# ОТРЫВОК ТЕКСТА
------------------------------

Через несколько дней Фучик пришел на собрание в Чаковицы под Прагой, где Клатил выступал на заманчивую тему: «Взоры пролетариата всего мира обращены к спасителю Европы — России». Присутствие Фучика связывало руки Клатилу, ему нужно было и выполнять «социальный заказ» своей национально-социалистической партии, и в то же время не оттолкнуть от себя рабочих, не уронить престиж «знатока» советской действительности. После выступления Клатила началась дискуссия. Первым выступил Юлиус. На собраниях национал-социалистов полицейских не было, и такую благоприятную возможность Фучик упустить не мог. У него были с собой, как всегда, фотографии из Советского Союза, на которых запечатлены гигантские новостройки, новые фабрики и заводы, колхозы, школы и больницы. Он сразу пустил их по залу. Клатил провел в СССР всего несколько дней как турист, и ему трудно было прокомментировать фотографии, когда к нему обращались рабочие. В зале гул растревоженного улья. Фучик и рабочие наступали на Клатила, но у редактора «А-Зет» иссякли все аргументы, и он просто-напросто сбежал.
На другой день Фучик опубликовал в газете «Руды вечерник» открытое письмо:
«Клатил, не удирай! Я принимаю вызов!
Наконец-то, господин редактор „А-Зета“, мне удалось услышать ваши россказни о СССР. Для этого мне пришлось ехать в Чаковицы! Знаю, что вы оказались там в трудном положении. Перед вами сидели люди, познавшие СССР немного глубже, чем вы, и имевшие возможность говорить всю правду, следуя своему глубочайшему внутреннему убеждению. Они не боялись, что это повредит им в личной жизни, так как им это уже повредило; они говорили без оглядки на буржуазию, служить которой не желают. За полчаса вы были вынуждены признать гораздо больше того, что было написано вами за последние три недели в ваших иллюзорных статейках. Верю, что после этого вам было особенно трудно сидеть на двух стульях.

------------------------------

# НАБОР ДАННЫХ

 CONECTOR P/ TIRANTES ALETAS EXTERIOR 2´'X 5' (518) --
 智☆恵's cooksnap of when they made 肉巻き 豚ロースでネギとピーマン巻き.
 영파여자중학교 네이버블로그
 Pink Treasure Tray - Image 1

------------------------------

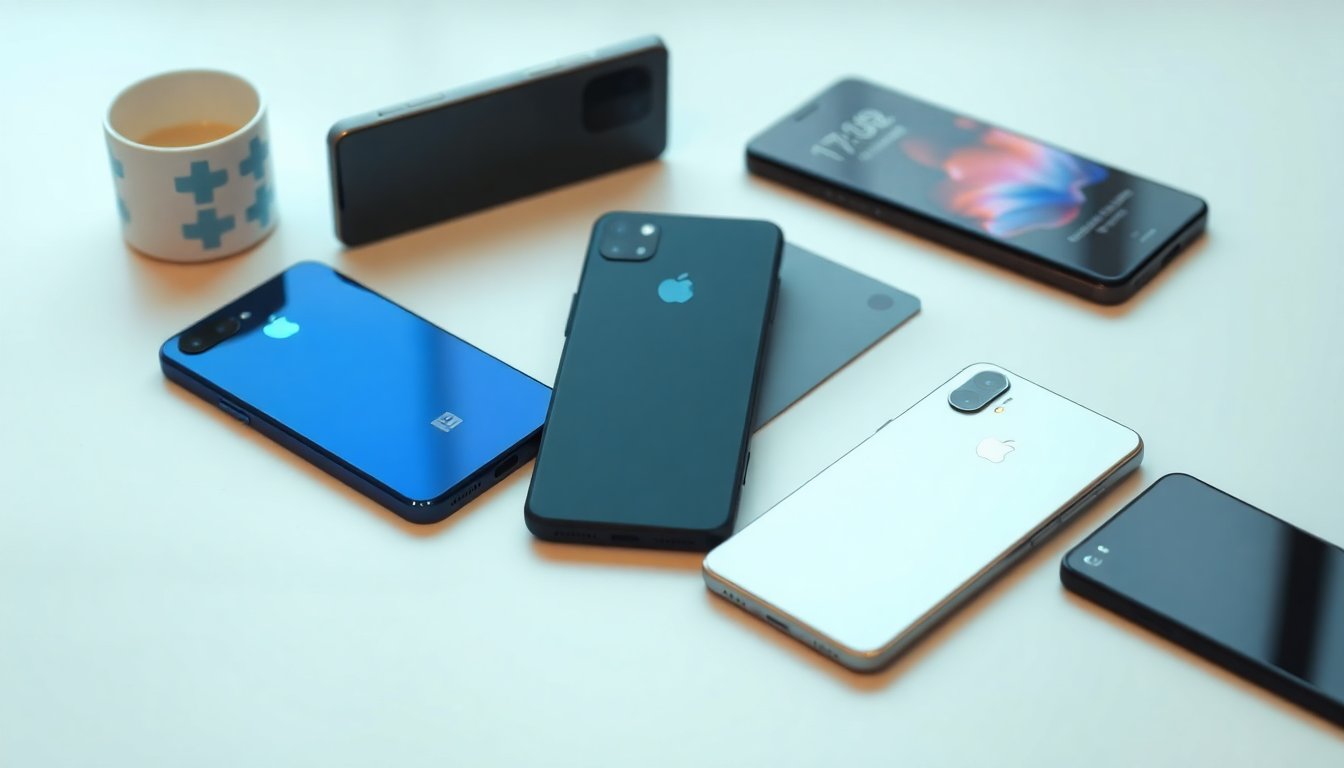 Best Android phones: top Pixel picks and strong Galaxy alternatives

------------------------------

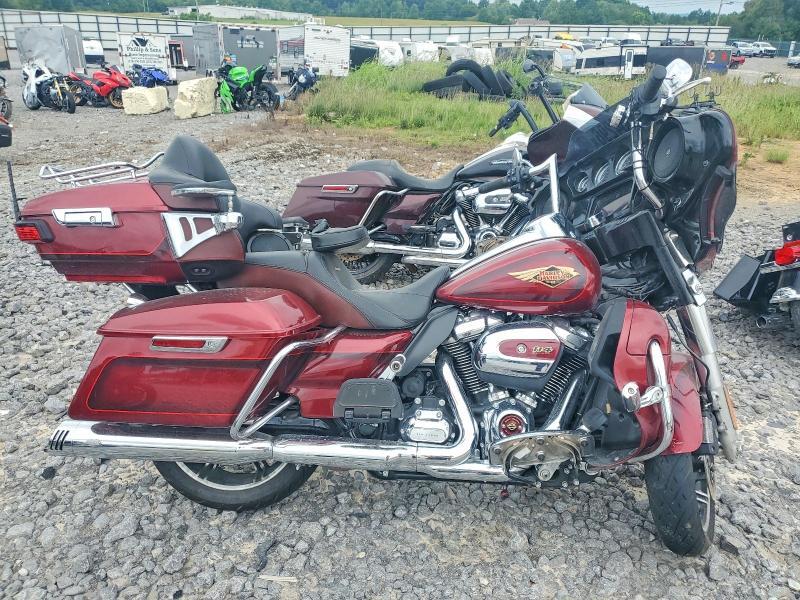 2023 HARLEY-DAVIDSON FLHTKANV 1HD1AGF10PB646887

------------------------------

# ЧТО СДЕЛАТЬ
1) В какой газете, согласно отрывку о Фучике и Клатиле, Фучик на следующий день опубликовал открытое письмо?
2) Перепишите дословно часть отрывка о Фучике и Клатиле, начиная со слов «Наконец-то, господин редактор» и заканчивая словами «на двух стульях.».

# ОТВЕТЫ К ЗАДАНИЯМ
1) В газете «Руды вечерник».

2)
Наконец-то, господин редактор „А-Зета“, мне удалось услышать ваши россказни о СССР. Для этого мне пришлось ехать в Чаковицы! Знаю, что вы оказались там в трудном положении. Перед вами сидели люди, познавшие СССР немного глубже, чем вы, и имевшие возможность говорить всю правду, следуя своему глубочайшему внутреннему убеждению. Они не боялись, что это повредит им в личной жизни, так как им это уже повредило; они говорили без оглядки на буржуазию, служить которой не желают. За полчаса вы были вынуждены признать гораздо больше того, что было написано вами за последние три недели в ваших иллюзорных статейках. Верю, что после этого вам было особенно трудно сидеть на двух стульях.